## Work instructions
In the review of "The Help" below, what does the film use as a motif to illustrate repressed freedoms?

## Excerpt

I love that "The Help" trains its focus on the efforts of a budding writer, to encourage a repressed group of women to liberate themselves by relating the hard truths they have had to keep silent all of their lives.  It's wonderful for a film to glory in the power of the written word and spoken word, and to connect so strongly with viewers.

 Director Tate Taylor, who grew up in Jackson Mississippi as the childhood friend of novelist Stockett, has done solid work here, along with his cinematographer and designers.  His style is unobtrusive, but intricately well-observed.  He places the camera perfectly, and moves the story along at a leisurely pace that never drags.  The use of artifacts (like a TV soap opera intro, and newsreel footage of Evers, and resonant old music on the soundtrack) lends an immediacy and authenticity to the film. Taylor 's adaptation of Stockett's novel has many stories to tell, and a lot of interesting characters to follow.  All of them are given the right amount of attention, and Taylor's coverage is excellent.

 
In creating a film with a complex of plot lines and characters, there is a risk of falling short with some stories.  Occasionally there is a repetitiveness in the middle sequences; and the number of subplots, especially Skeeter's brief romance with a local redneck, pull the story away from its narrative motion.  I also worried that the depiction of the wealthy white women who employ these maids in their homes were falling into caricature. I was informed later that the unctuous treachery and exaggerated stylings of these women were very accurate.



Taylor understands this milieu, and decided to concentrate on the human element, preferring to keep scenes of violence off-camera, cutting away from the gruesome stuff.  There is nothing condescending about it;  I applaud Taylor and his crew for not compromising, and for refusing to throw the story off its orbit by pushing violent images, prefering instead to allow audiences to use their imaginations.  Although it doesn't hit as hard, the residual tension and shock remain, and so we can focus on faces, and dialogue, and incident, without being shaken by violence more explicit than a film as even-keyed as "The Help" can support.


Only once did I find the film cliched, and that was in the casting of Dana Ivey as the racist president of a local women's club, who pressures the Janney character to discipline her housekeeper simply for asserting a need.  Ivey played the same character, as the woman who employs and then humiliates Oprah Winfrey, in "The Color Purple" with the same tight-lipped self-righteousness.  (The appearance of Nate Berkus, a Winfrey protege, in the list of producers, as well as a story of female bonding and strength, give "The Help" a "Purple" undercurrent.)


"The Help" uses  the idea of separate bathrooms for blacks and whites as a motif to illustrate repressed freedoms.  This is an effective thread that helps viewers understand the degradation of the situation of the domestics, who are entrusted with the care of the white children, but unable to use the indoor facilities.  Commodes even account for one of the film's biggest laughs.  Food, too, is a symbol of the comforts that we take for granted that come to us through the thankless hard work of people we might not even notice on the street, or whose social circles we might never enter.  (I will guess that chocolate cream pies will not sell too well, for a while anyway, while this film is in release).


To some viewers unfamiliar with the era of repression in the early 1960's as the Civil Rights movement gained momentum, this film might seem impossible to believe, or accept.  However, one can find in "The Help" some sly observations and amazing relevance to today's economic crisis.  When a new maid begs her employer for a loan to help with her child's education, she is told that the christian thing to do would be to not extend charity to someone who is able-bodied.  That captured the irrational wrangling of modern politics as well as any essay, or direct depiction.

## Raw data

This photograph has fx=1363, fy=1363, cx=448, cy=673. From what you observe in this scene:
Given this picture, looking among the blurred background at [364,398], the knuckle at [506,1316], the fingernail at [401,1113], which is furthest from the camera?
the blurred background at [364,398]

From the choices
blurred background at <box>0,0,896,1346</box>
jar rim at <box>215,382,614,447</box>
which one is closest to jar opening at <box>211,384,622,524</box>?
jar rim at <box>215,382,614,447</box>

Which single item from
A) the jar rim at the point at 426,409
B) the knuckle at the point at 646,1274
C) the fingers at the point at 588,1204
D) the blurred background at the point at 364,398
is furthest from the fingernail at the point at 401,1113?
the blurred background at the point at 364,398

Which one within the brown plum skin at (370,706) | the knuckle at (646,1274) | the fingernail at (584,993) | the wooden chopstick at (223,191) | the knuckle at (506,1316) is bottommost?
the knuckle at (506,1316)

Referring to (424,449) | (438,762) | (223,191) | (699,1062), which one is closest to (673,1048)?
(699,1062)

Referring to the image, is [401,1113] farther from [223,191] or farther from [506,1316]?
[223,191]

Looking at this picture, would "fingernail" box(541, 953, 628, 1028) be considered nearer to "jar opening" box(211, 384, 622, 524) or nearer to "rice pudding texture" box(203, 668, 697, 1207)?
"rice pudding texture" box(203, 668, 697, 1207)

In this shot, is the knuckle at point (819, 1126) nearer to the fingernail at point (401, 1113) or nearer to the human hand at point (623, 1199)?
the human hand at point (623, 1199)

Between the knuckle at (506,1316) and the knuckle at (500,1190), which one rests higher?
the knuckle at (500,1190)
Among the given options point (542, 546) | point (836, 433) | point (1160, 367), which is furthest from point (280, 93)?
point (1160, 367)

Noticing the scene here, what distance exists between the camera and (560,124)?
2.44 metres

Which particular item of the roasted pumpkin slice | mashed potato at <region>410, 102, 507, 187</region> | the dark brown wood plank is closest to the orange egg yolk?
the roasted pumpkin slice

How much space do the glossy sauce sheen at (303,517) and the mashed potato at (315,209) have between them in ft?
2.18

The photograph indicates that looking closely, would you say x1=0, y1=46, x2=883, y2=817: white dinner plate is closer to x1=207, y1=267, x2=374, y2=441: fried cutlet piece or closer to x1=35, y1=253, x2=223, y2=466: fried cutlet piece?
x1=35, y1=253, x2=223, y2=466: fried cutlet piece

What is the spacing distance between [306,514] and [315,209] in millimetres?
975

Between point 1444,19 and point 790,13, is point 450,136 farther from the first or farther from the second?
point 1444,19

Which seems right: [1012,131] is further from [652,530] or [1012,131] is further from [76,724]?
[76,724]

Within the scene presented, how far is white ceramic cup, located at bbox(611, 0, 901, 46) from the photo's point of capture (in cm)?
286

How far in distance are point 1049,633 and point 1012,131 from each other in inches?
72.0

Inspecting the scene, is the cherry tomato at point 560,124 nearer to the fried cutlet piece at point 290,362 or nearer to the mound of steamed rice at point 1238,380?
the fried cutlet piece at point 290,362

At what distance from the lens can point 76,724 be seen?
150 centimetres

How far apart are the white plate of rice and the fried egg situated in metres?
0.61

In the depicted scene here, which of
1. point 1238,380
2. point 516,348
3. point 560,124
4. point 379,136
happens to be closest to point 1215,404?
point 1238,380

## Exercise result
The idea of separate bathrooms for blacks and whites.